T. P. : pour le site c’est celui de Globalisation Monitor (globalmon @yahoo.com.hk). Nous y mettons des matériaux sur différents sites syndicaux dans le monde entier dans les semaines à venir.

N. D. : continuez à le faire. Mais que préconisez-vous de faire alors ?

T. P. : je dirais que cette campagne pour les prisonniers apporte une solidarité pour les activistes qui se sont fait arrêter est très importante. De toute évidence, ils sont une minorité de travailleurs en Chine. D’autres choses dont nous avons besoin hors de Chine est de discuter partout sur des questions qui sont communes aux travailleurs chinois et américains.

Nous devons être bien clairs : le syndicat ACFTU n’est pas un syndicat. Quoiqu’on puisse penser de ce qui s’y passe à l’intérieur avec certains militants individuels, globalement, il n’agit pas comme un syndicat. Et nous avons à montrer à la classe ouvrière chinoise ce qu’elle peut faire dans une perspective de classe. Pour moi, il est essentiel non de prendre une attitude morale, non d’entrer dans une perspective nationale, mais de tenter d’agir dans une perspective de classe.

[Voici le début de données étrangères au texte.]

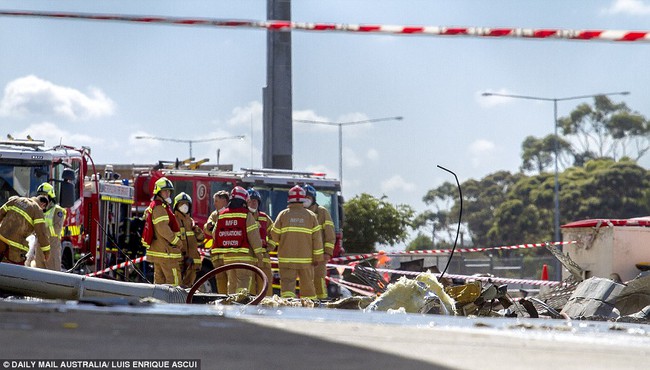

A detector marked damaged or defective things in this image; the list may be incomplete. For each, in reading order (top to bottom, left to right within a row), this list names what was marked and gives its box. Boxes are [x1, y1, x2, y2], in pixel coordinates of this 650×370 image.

broken concrete slab [556, 276, 624, 320]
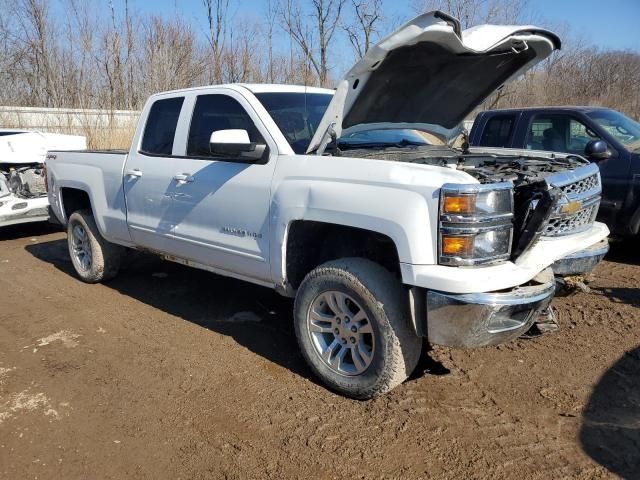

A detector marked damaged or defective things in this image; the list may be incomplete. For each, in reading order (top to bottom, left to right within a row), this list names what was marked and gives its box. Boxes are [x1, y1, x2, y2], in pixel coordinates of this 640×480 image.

damaged front bumper [0, 193, 49, 227]
damaged front bumper [424, 268, 556, 346]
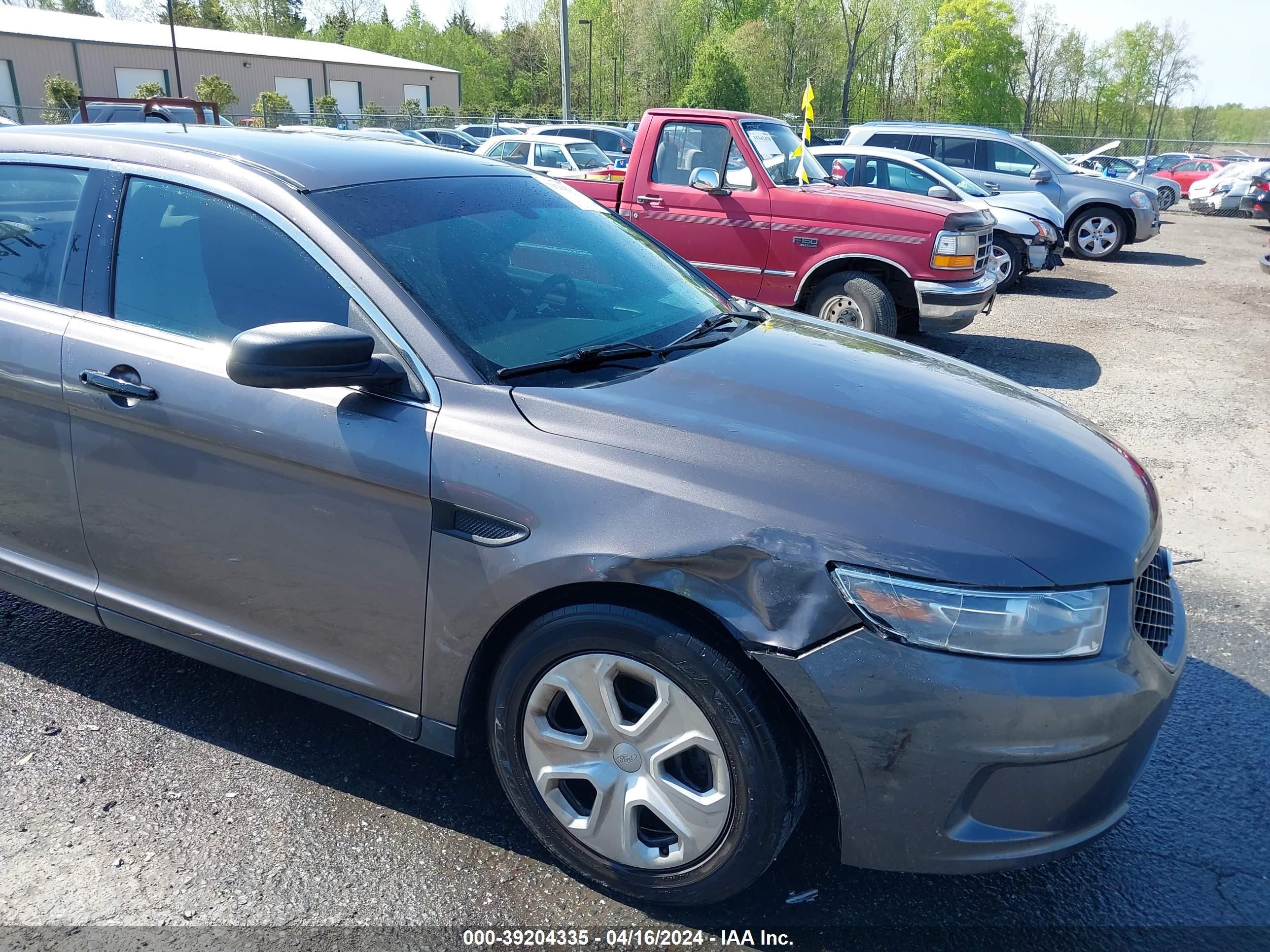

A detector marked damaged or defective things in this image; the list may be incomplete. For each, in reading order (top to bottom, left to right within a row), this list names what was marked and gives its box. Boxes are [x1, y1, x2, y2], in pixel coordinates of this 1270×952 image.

damaged suv [2, 128, 1191, 911]
cracked headlight [828, 564, 1104, 658]
front bumper damage [753, 579, 1183, 875]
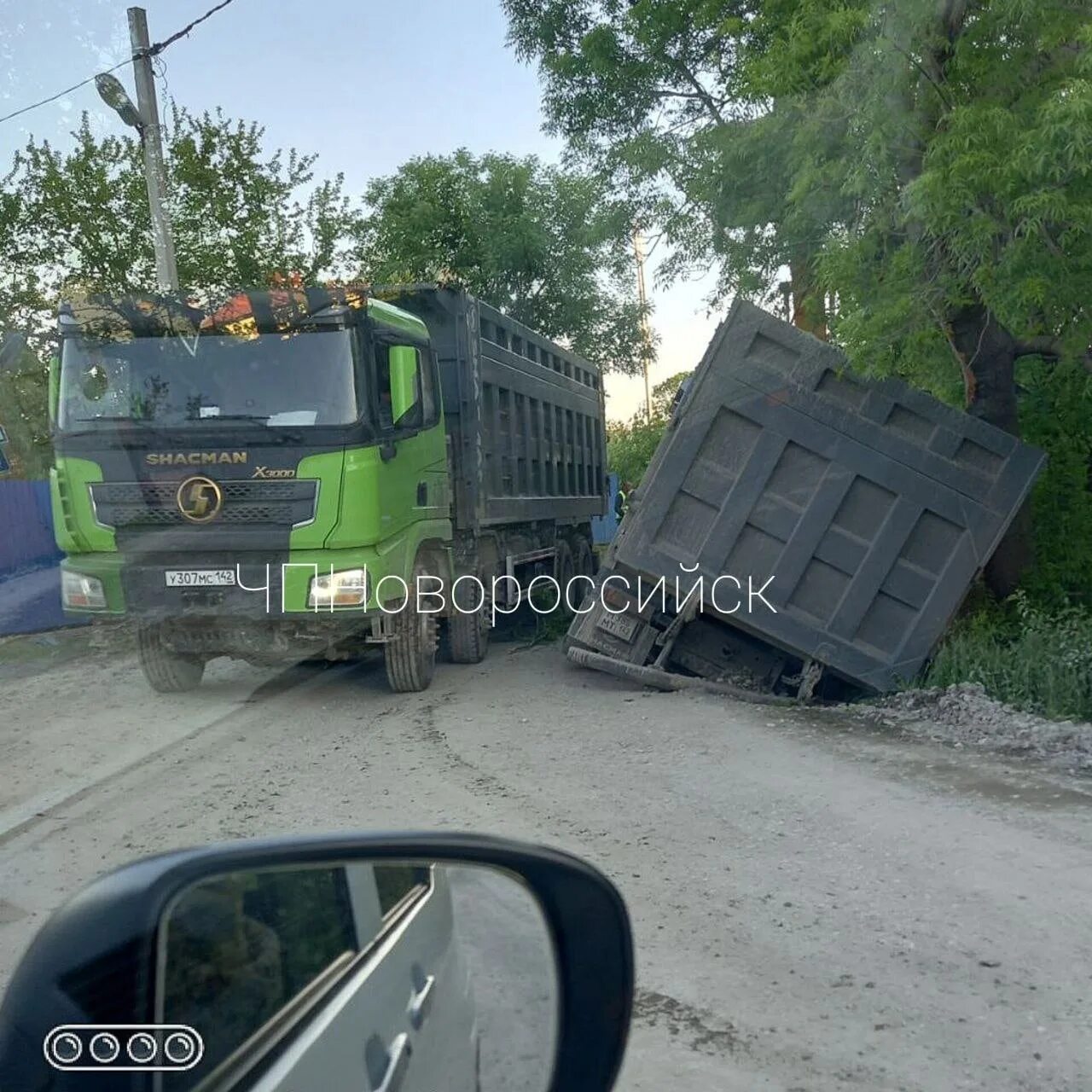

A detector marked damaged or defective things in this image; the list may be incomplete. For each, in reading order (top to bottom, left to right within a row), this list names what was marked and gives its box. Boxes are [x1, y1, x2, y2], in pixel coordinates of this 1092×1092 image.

overturned dump truck [566, 297, 1044, 700]
damaged roadway [2, 642, 1092, 1092]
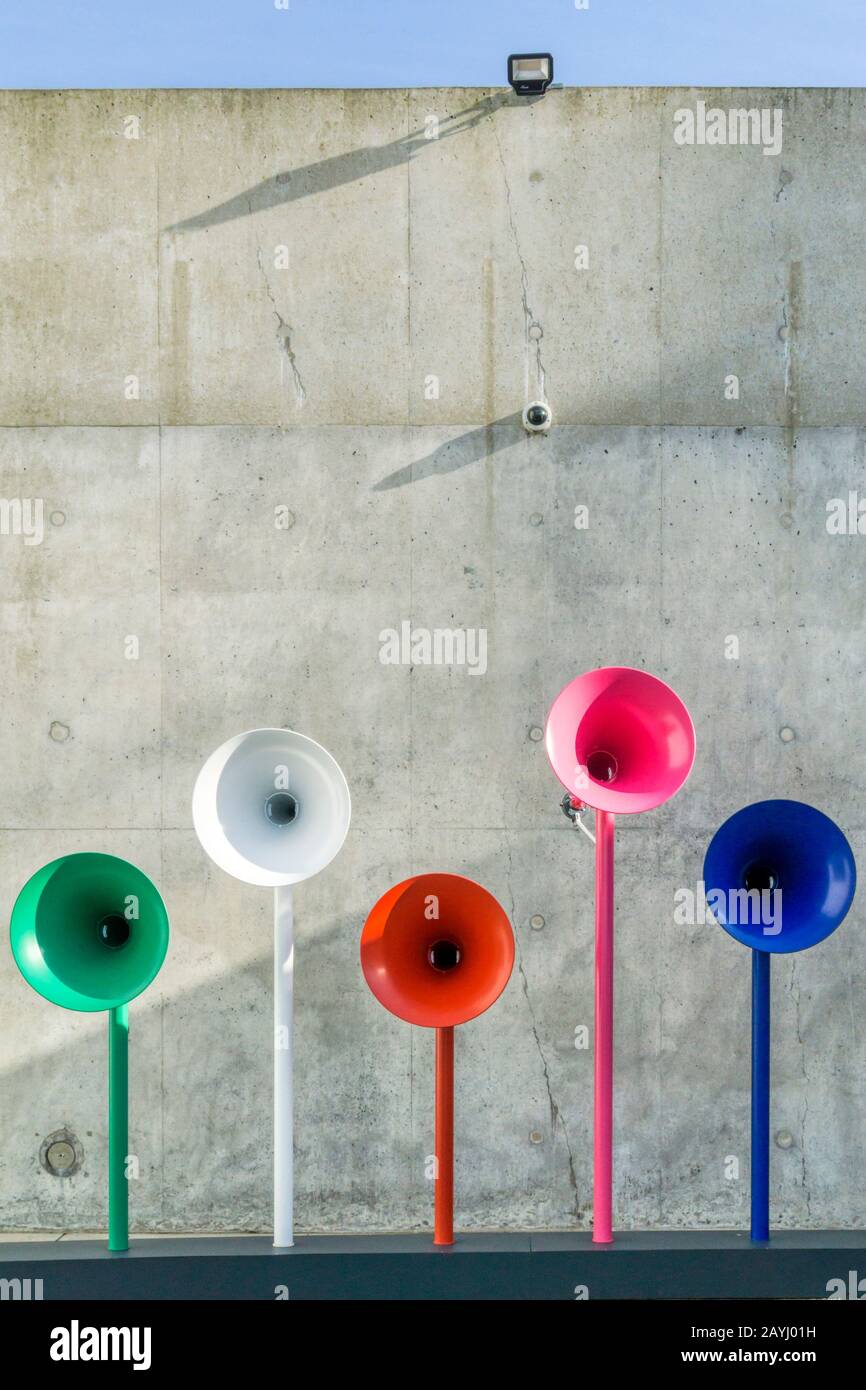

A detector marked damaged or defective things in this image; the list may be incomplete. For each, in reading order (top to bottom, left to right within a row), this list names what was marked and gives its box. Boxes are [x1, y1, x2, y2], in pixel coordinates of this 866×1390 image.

crack in concrete [255, 244, 307, 405]
crack in concrete [494, 126, 547, 403]
crack in concrete [500, 828, 583, 1212]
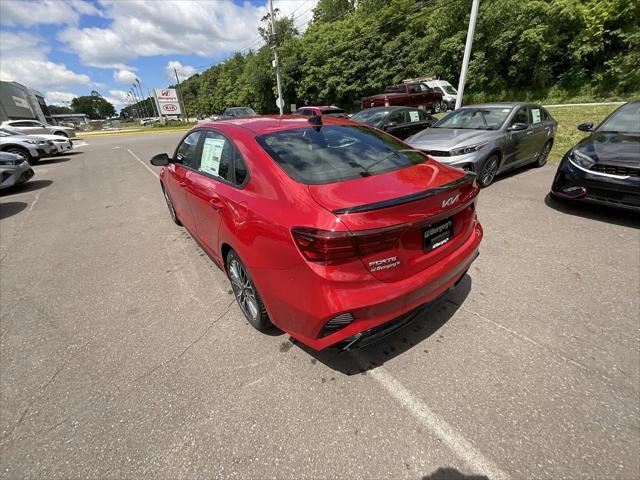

N. D. : alors peut-être est-ce mon propre rôle, ici même aux Etats-Unis, et non à vous, visiteur venu de Chine, de dire à nos propres organisations de résister à toute espèce de chauvinisme, qui est la réponse facile que bien des syndicats apportent, rejoignant souvent les chefs d’entreprise qui eux aussi se plaignent de voir les emplois ou activités de production « volés » par les travailleurs chinois.

T. P. : oui. On peut dire que ce patriotisme est le dernier refuge des escrocs

N. D. : et les acteurs du mouvement ouvrier ont leur part dans cette escroquerie.

T. P. : ce n’est pourtant pas conforme à la tradition d’internationalisme qui devrait être présente, selon moi, dans le mouvement ouvrier et qui n’a nullement à prendre une approche nationaliste ou chauviniste. Je sais bien que cela existe. Les travailleurs chinois eux-mêmes sont assez chauvins. Je dirai que vis à vis d’eux nous devons répondre à cette question et argumenter dans une politique de classe.

Voir aussi Des mutations récentes dans les orientations et le comportement des prolétaires chinois

Notes

[1] Dans Echanges n° 110 figuraient : Après la disparition du "bol de riz en fer" (ci-dessous) ; Des mutations récentes dans les orientations et le comportement des prolétaires chinois ; Note sur « Mouvement ouvrier et déplacements du capital » ; « A l’ouest des rails » : un film sur les restructurations en Chine.

[2] Au coursdes cinq dernières années (1999-2004), 4millions de travailleurs ont été affectés par ces restructurations.